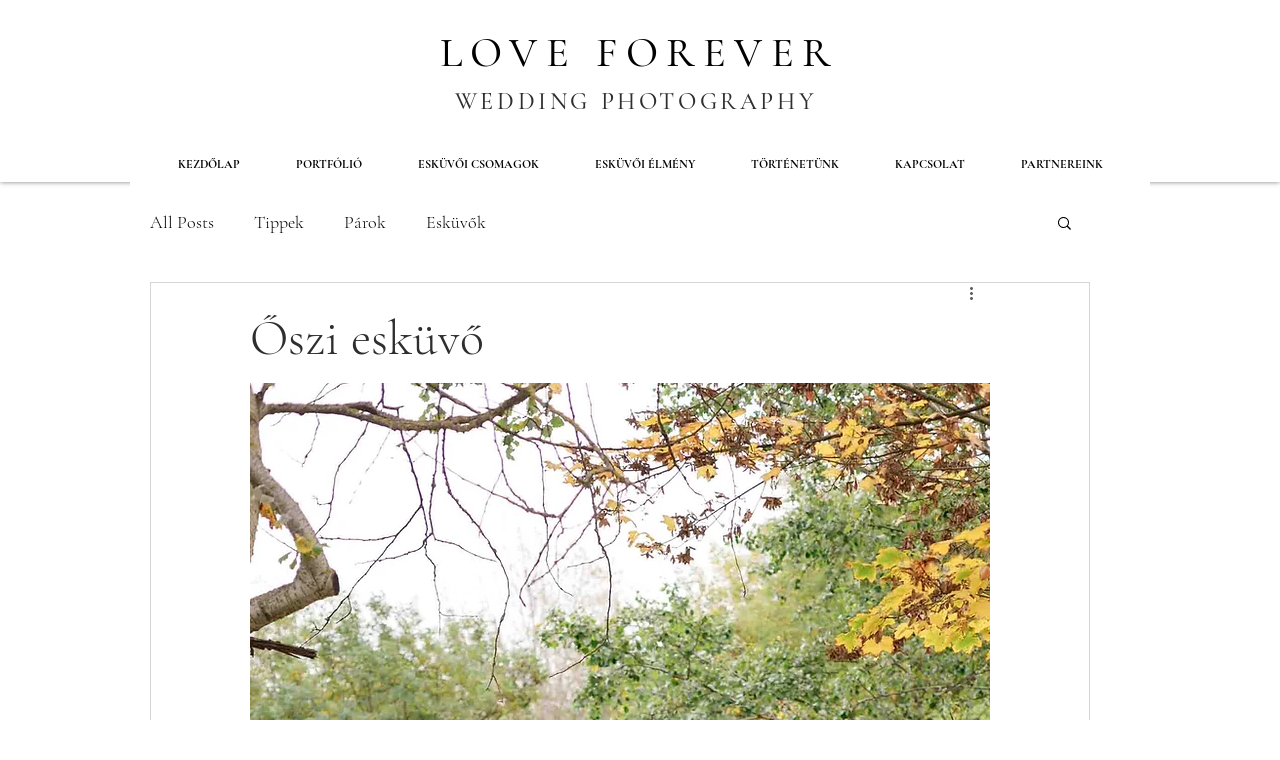

--- FILE ---
content_type: text/css; charset=utf-8
request_url: https://www.loveforeverwedding.com/_serverless/pro-gallery-css-v4-server/layoutCss?ver=2&id=1i7ff-not-scoped&items=3553_1600_2400%7C3408_1600_2400%7C3452_1600_2400%7C3653_1600_2400%7C3481_1600_2400%7C3344_1600_2400%7C3546_1600_2400%7C3311_2400_1600%7C3524_2400_1600%7C3462_1600_2400%7C3429_1600_2400%7C3448_1600_2400%7C3320_1600_2400%7C3617_1600_2400%7C3554_1600_2400%7C3692_2400_1600%7C3386_1600_2400%7C3440_1600_2400%7C3396_1600_2400%7C3577_1600_2400&container=1493_740_64774_720&options=gallerySizeType:px%7CenableInfiniteScroll:true%7CtitlePlacement:SHOW_ON_HOVER%7CgridStyle:1%7CimageMargin:5%7CgalleryLayout:2%7CisVertical:true%7CnumberOfImagesPerRow:2%7CgallerySizePx:300%7CcubeRatio:0.75%7CcubeType:fit%7CgalleryThumbnailsAlignment:none
body_size: -125
content:
#pro-gallery-1i7ff-not-scoped [data-hook="item-container"][data-idx="0"].gallery-item-container{opacity: 1 !important;display: block !important;transition: opacity .2s ease !important;top: 0px !important;left: 0px !important;right: auto !important;height: 489px !important;width: 368px !important;} #pro-gallery-1i7ff-not-scoped [data-hook="item-container"][data-idx="0"] .gallery-item-common-info-outer{height: 100% !important;} #pro-gallery-1i7ff-not-scoped [data-hook="item-container"][data-idx="0"] .gallery-item-common-info{height: 100% !important;width: 100% !important;} #pro-gallery-1i7ff-not-scoped [data-hook="item-container"][data-idx="0"] .gallery-item-wrapper{width: 368px !important;height: 489px !important;margin: 0 !important;} #pro-gallery-1i7ff-not-scoped [data-hook="item-container"][data-idx="0"] .gallery-item-content{width: 327px !important;height: 489px !important;margin: 0px 21px !important;opacity: 1 !important;} #pro-gallery-1i7ff-not-scoped [data-hook="item-container"][data-idx="0"] .gallery-item-hover{width: 327px !important;height: 489px !important;opacity: 1 !important;} #pro-gallery-1i7ff-not-scoped [data-hook="item-container"][data-idx="0"] .item-hover-flex-container{width: 327px !important;height: 489px !important;margin: 0px 21px !important;opacity: 1 !important;} #pro-gallery-1i7ff-not-scoped [data-hook="item-container"][data-idx="0"] .gallery-item-wrapper img{width: 100% !important;height: 100% !important;opacity: 1 !important;} #pro-gallery-1i7ff-not-scoped [data-hook="item-container"][data-idx="1"].gallery-item-container{opacity: 1 !important;display: block !important;transition: opacity .2s ease !important;top: 0px !important;left: 373px !important;right: auto !important;height: 489px !important;width: 367px !important;} #pro-gallery-1i7ff-not-scoped [data-hook="item-container"][data-idx="1"] .gallery-item-common-info-outer{height: 100% !important;} #pro-gallery-1i7ff-not-scoped [data-hook="item-container"][data-idx="1"] .gallery-item-common-info{height: 100% !important;width: 100% !important;} #pro-gallery-1i7ff-not-scoped [data-hook="item-container"][data-idx="1"] .gallery-item-wrapper{width: 367px !important;height: 489px !important;margin: 0 !important;} #pro-gallery-1i7ff-not-scoped [data-hook="item-container"][data-idx="1"] .gallery-item-content{width: 326px !important;height: 489px !important;margin: 0px 20px !important;opacity: 1 !important;} #pro-gallery-1i7ff-not-scoped [data-hook="item-container"][data-idx="1"] .gallery-item-hover{width: 326px !important;height: 489px !important;opacity: 1 !important;} #pro-gallery-1i7ff-not-scoped [data-hook="item-container"][data-idx="1"] .item-hover-flex-container{width: 326px !important;height: 489px !important;margin: 0px 20px !important;opacity: 1 !important;} #pro-gallery-1i7ff-not-scoped [data-hook="item-container"][data-idx="1"] .gallery-item-wrapper img{width: 100% !important;height: 100% !important;opacity: 1 !important;} #pro-gallery-1i7ff-not-scoped [data-hook="item-container"][data-idx="2"].gallery-item-container{opacity: 1 !important;display: block !important;transition: opacity .2s ease !important;top: 494px !important;left: 0px !important;right: auto !important;height: 489px !important;width: 368px !important;} #pro-gallery-1i7ff-not-scoped [data-hook="item-container"][data-idx="2"] .gallery-item-common-info-outer{height: 100% !important;} #pro-gallery-1i7ff-not-scoped [data-hook="item-container"][data-idx="2"] .gallery-item-common-info{height: 100% !important;width: 100% !important;} #pro-gallery-1i7ff-not-scoped [data-hook="item-container"][data-idx="2"] .gallery-item-wrapper{width: 368px !important;height: 489px !important;margin: 0 !important;} #pro-gallery-1i7ff-not-scoped [data-hook="item-container"][data-idx="2"] .gallery-item-content{width: 327px !important;height: 489px !important;margin: 0px 21px !important;opacity: 1 !important;} #pro-gallery-1i7ff-not-scoped [data-hook="item-container"][data-idx="2"] .gallery-item-hover{width: 327px !important;height: 489px !important;opacity: 1 !important;} #pro-gallery-1i7ff-not-scoped [data-hook="item-container"][data-idx="2"] .item-hover-flex-container{width: 327px !important;height: 489px !important;margin: 0px 21px !important;opacity: 1 !important;} #pro-gallery-1i7ff-not-scoped [data-hook="item-container"][data-idx="2"] .gallery-item-wrapper img{width: 100% !important;height: 100% !important;opacity: 1 !important;} #pro-gallery-1i7ff-not-scoped [data-hook="item-container"][data-idx="3"]{display: none !important;} #pro-gallery-1i7ff-not-scoped [data-hook="item-container"][data-idx="4"]{display: none !important;} #pro-gallery-1i7ff-not-scoped [data-hook="item-container"][data-idx="5"]{display: none !important;} #pro-gallery-1i7ff-not-scoped [data-hook="item-container"][data-idx="6"]{display: none !important;} #pro-gallery-1i7ff-not-scoped [data-hook="item-container"][data-idx="7"]{display: none !important;} #pro-gallery-1i7ff-not-scoped [data-hook="item-container"][data-idx="8"]{display: none !important;} #pro-gallery-1i7ff-not-scoped [data-hook="item-container"][data-idx="9"]{display: none !important;} #pro-gallery-1i7ff-not-scoped [data-hook="item-container"][data-idx="10"]{display: none !important;} #pro-gallery-1i7ff-not-scoped [data-hook="item-container"][data-idx="11"]{display: none !important;} #pro-gallery-1i7ff-not-scoped [data-hook="item-container"][data-idx="12"]{display: none !important;} #pro-gallery-1i7ff-not-scoped [data-hook="item-container"][data-idx="13"]{display: none !important;} #pro-gallery-1i7ff-not-scoped [data-hook="item-container"][data-idx="14"]{display: none !important;} #pro-gallery-1i7ff-not-scoped [data-hook="item-container"][data-idx="15"]{display: none !important;} #pro-gallery-1i7ff-not-scoped [data-hook="item-container"][data-idx="16"]{display: none !important;} #pro-gallery-1i7ff-not-scoped [data-hook="item-container"][data-idx="17"]{display: none !important;} #pro-gallery-1i7ff-not-scoped [data-hook="item-container"][data-idx="18"]{display: none !important;} #pro-gallery-1i7ff-not-scoped [data-hook="item-container"][data-idx="19"]{display: none !important;} #pro-gallery-1i7ff-not-scoped .pro-gallery-prerender{height:4938.333333333333px !important;}#pro-gallery-1i7ff-not-scoped {height:4938.333333333333px !important; width:740px !important;}#pro-gallery-1i7ff-not-scoped .pro-gallery-margin-container {height:4938.333333333333px !important;}#pro-gallery-1i7ff-not-scoped .pro-gallery {height:4938.333333333333px !important; width:740px !important;}#pro-gallery-1i7ff-not-scoped .pro-gallery-parent-container {height:4938.333333333333px !important; width:745px !important;}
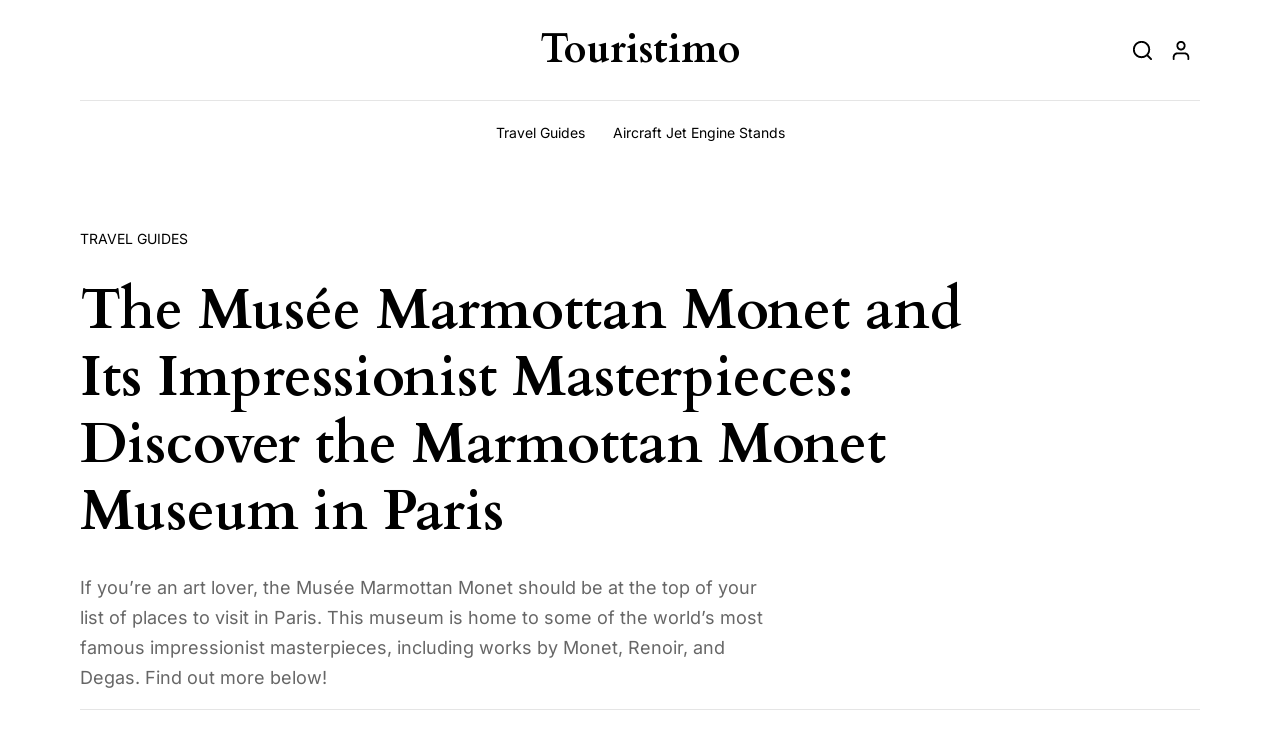

--- FILE ---
content_type: text/html; charset=utf-8
request_url: https://www.google.com/recaptcha/api2/aframe
body_size: 267
content:
<!DOCTYPE HTML><html><head><meta http-equiv="content-type" content="text/html; charset=UTF-8"></head><body><script nonce="LoYuZwnUKvC32i3s9YLAtw">/** Anti-fraud and anti-abuse applications only. See google.com/recaptcha */ try{var clients={'sodar':'https://pagead2.googlesyndication.com/pagead/sodar?'};window.addEventListener("message",function(a){try{if(a.source===window.parent){var b=JSON.parse(a.data);var c=clients[b['id']];if(c){var d=document.createElement('img');d.src=c+b['params']+'&rc='+(localStorage.getItem("rc::a")?sessionStorage.getItem("rc::b"):"");window.document.body.appendChild(d);sessionStorage.setItem("rc::e",parseInt(sessionStorage.getItem("rc::e")||0)+1);localStorage.setItem("rc::h",'1768509998764');}}}catch(b){}});window.parent.postMessage("_grecaptcha_ready", "*");}catch(b){}</script></body></html>

--- FILE ---
content_type: text/css
request_url: https://touristimo.com/wp-content/themes/nomady-child/style.css?ver=1.0.0
body_size: -251
content:
/*
Theme Name:   Nomady Child
Theme URI:	  http://nomady.minimaldog.net
Description:  Nomady Child Theme
Author:       minimaldog
Author URI:   https://themeforest.net/user/minimaldog/portfolio?ref=minimaldog
Template:     nomady
Version:      1.0.0
License:      GNU General Public License v2 or later
License URI:  http://www.gnu.org/licenses/gpl-2.0.html
Tags: blog, editor-style, featured-images, one-column, post-formats, right-sidebar, theme-options, three-columns, translation-ready, two-columns
Text Domain:  nomady-child
*/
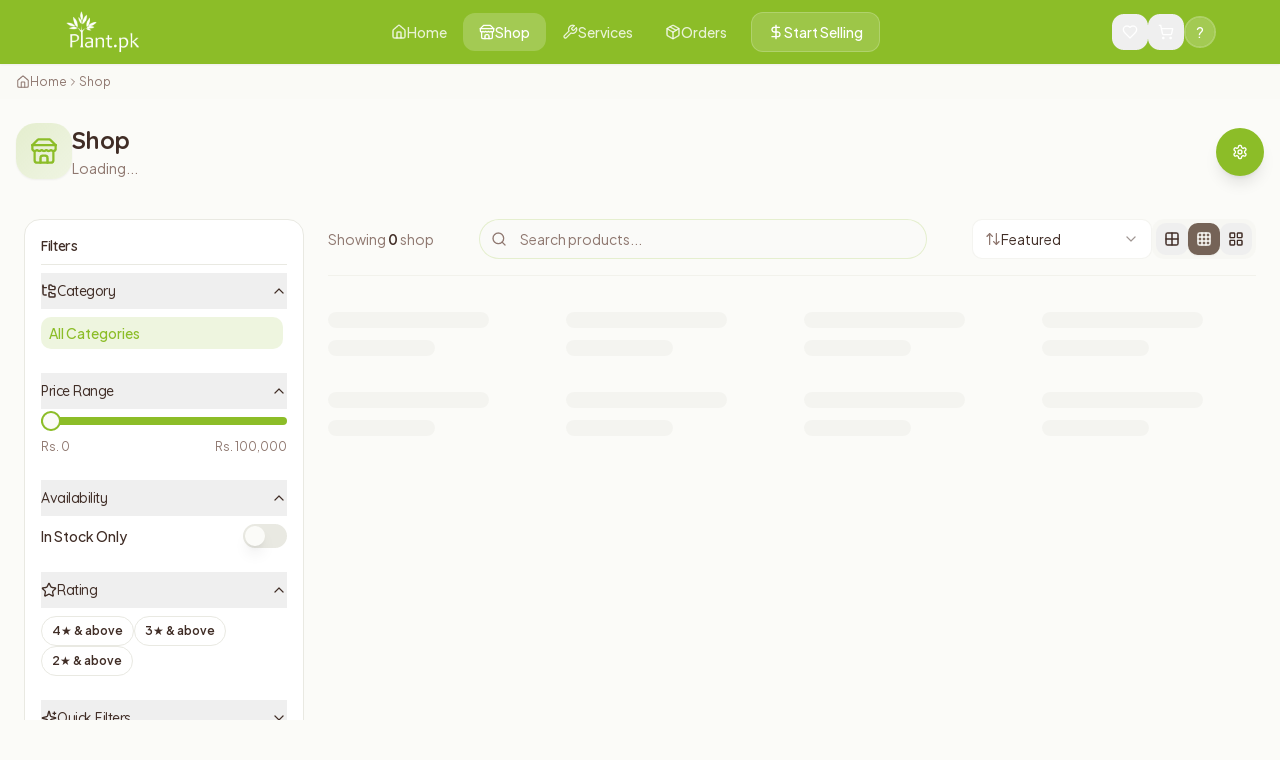

--- FILE ---
content_type: text/html; charset=utf-8
request_url: https://plant.pk/product-tag/fruit-plant/
body_size: 1046
content:
<!doctype html>
<html lang="en">
  <head>
    <meta charset="UTF-8" />
    <meta name="viewport" content="width=device-width, initial-scale=1.0, maximum-scale=1.0, user-scalable=no" />
    
    <!-- Fonts - Friendly, Modern, Soft -->
    <link rel="preconnect" href="https://fonts.googleapis.com">
    <link rel="preconnect" href="https://fonts.gstatic.com" crossorigin>
    <link href="https://fonts.googleapis.com/css2?family=Plus+Jakarta+Sans:wght@400;500;600;700&family=Quicksand:wght@400;500;600;700&display=swap" rel="stylesheet">
    
    <link rel="icon" type="image/png" href="/favicon.png" />
    <link rel="apple-touch-icon" href="/favicon.png" />
    <title>Plant.pk - Buy Plants Online in Pakistan</title>
    <meta name="description" content="Pakistan's #1 online plant marketplace. Shop indoor plants, outdoor plants, trees, pots, fertilizers & gardening services." />
    <meta name="author" content="Plant.pk" />
    <meta name="theme-color" content="#5BA150" />
    
    <!-- Mobile App Capabilities -->
    <meta name="mobile-web-app-capable" content="yes" />
    <meta name="apple-mobile-web-app-capable" content="yes" />
    <meta name="apple-mobile-web-app-status-bar-style" content="default" />
    <meta name="apple-mobile-web-app-title" content="Plant.pk" />

    <!-- Open Graph -->
    <meta property="og:title" content="Plant.pk - Buy Plants Online in Pakistan" />
    <meta property="og:description" content="Pakistan's #1 online plant marketplace. Shop indoor plants, outdoor plants, trees, pots, fertilizers & gardening services." />
    <meta property="og:type" content="website" />
    <meta property="og:image" content="https://pub-bb2e103a32db4e198524a2e9ed8f35b4.r2.dev/edb95e38-e7f6-47e2-a301-dd45945ed45d/id-preview-6cfe0efe--a8ac40e5-28c3-4cbf-ab1c-74258c1d626b.lovable.app-1769891971584.png" />

    <meta name="twitter:card" content="summary_large_image" />
    <meta name="twitter:site" content="@plantpk" />
    <meta name="twitter:image" content="https://pub-bb2e103a32db4e198524a2e9ed8f35b4.r2.dev/edb95e38-e7f6-47e2-a301-dd45945ed45d/id-preview-6cfe0efe--a8ac40e5-28c3-4cbf-ab1c-74258c1d626b.lovable.app-1769891971584.png" />
    <script type="module" crossorigin src="/assets/index-rABu6zQy.js"></script>
    <link rel="stylesheet" crossorigin href="/assets/index-BxKPsr9p.css">
  <script defer src="https://plant.pk/~flock.js" data-proxy-url="https://plant.pk/~api/analytics"></script></head>

  <body>
    <div id="root"></div>
  </body>
</html>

+++

** What you will do **
What do the entries above read from the line containing "body_size: -251" through the line containing "<!-- Open Graph -->"? Output those lines exactly, both ends included, with the pictures left out.

** Solution for this problem **
body_size: -251
content:
/*
Theme Name:   Nomady Child
Theme URI:	  http://nomady.minimaldog.net
Description:  Nomady Child Theme
Author:       minimaldog
Author URI:   https://themeforest.net/user/minimaldog/portfolio?ref=minimaldog
Template:     nomady
Version:      1.0.0
License:      GNU General Public License v2 or later
License URI:  http://www.gnu.org/licenses/gpl-2.0.html
Tags: blog, editor-style, featured-images, one-column, post-formats, right-sidebar, theme-options, three-columns, translation-ready, two-columns
Text Domain:  nomady-child
*/

--- FILE ---
content_type: text/html; charset=utf-8
request_url: https://plant.pk/product-tag/fruit-plant/
body_size: 1046
content:
<!doctype html>
<html lang="en">
  <head>
    <meta charset="UTF-8" />
    <meta name="viewport" content="width=device-width, initial-scale=1.0, maximum-scale=1.0, user-scalable=no" />
    
    <!-- Fonts - Friendly, Modern, Soft -->
    <link rel="preconnect" href="https://fonts.googleapis.com">
    <link rel="preconnect" href="https://fonts.gstatic.com" crossorigin>
    <link href="https://fonts.googleapis.com/css2?family=Plus+Jakarta+Sans:wght@400;500;600;700&family=Quicksand:wght@400;500;600;700&display=swap" rel="stylesheet">
    
    <link rel="icon" type="image/png" href="/favicon.png" />
    <link rel="apple-touch-icon" href="/favicon.png" />
    <title>Plant.pk - Buy Plants Online in Pakistan</title>
    <meta name="description" content="Pakistan's #1 online plant marketplace. Shop indoor plants, outdoor plants, trees, pots, fertilizers & gardening services." />
    <meta name="author" content="Plant.pk" />
    <meta name="theme-color" content="#5BA150" />
    
    <!-- Mobile App Capabilities -->
    <meta name="mobile-web-app-capable" content="yes" />
    <meta name="apple-mobile-web-app-capable" content="yes" />
    <meta name="apple-mobile-web-app-status-bar-style" content="default" />
    <meta name="apple-mobile-web-app-title" content="Plant.pk" />

    <!-- Open Graph -->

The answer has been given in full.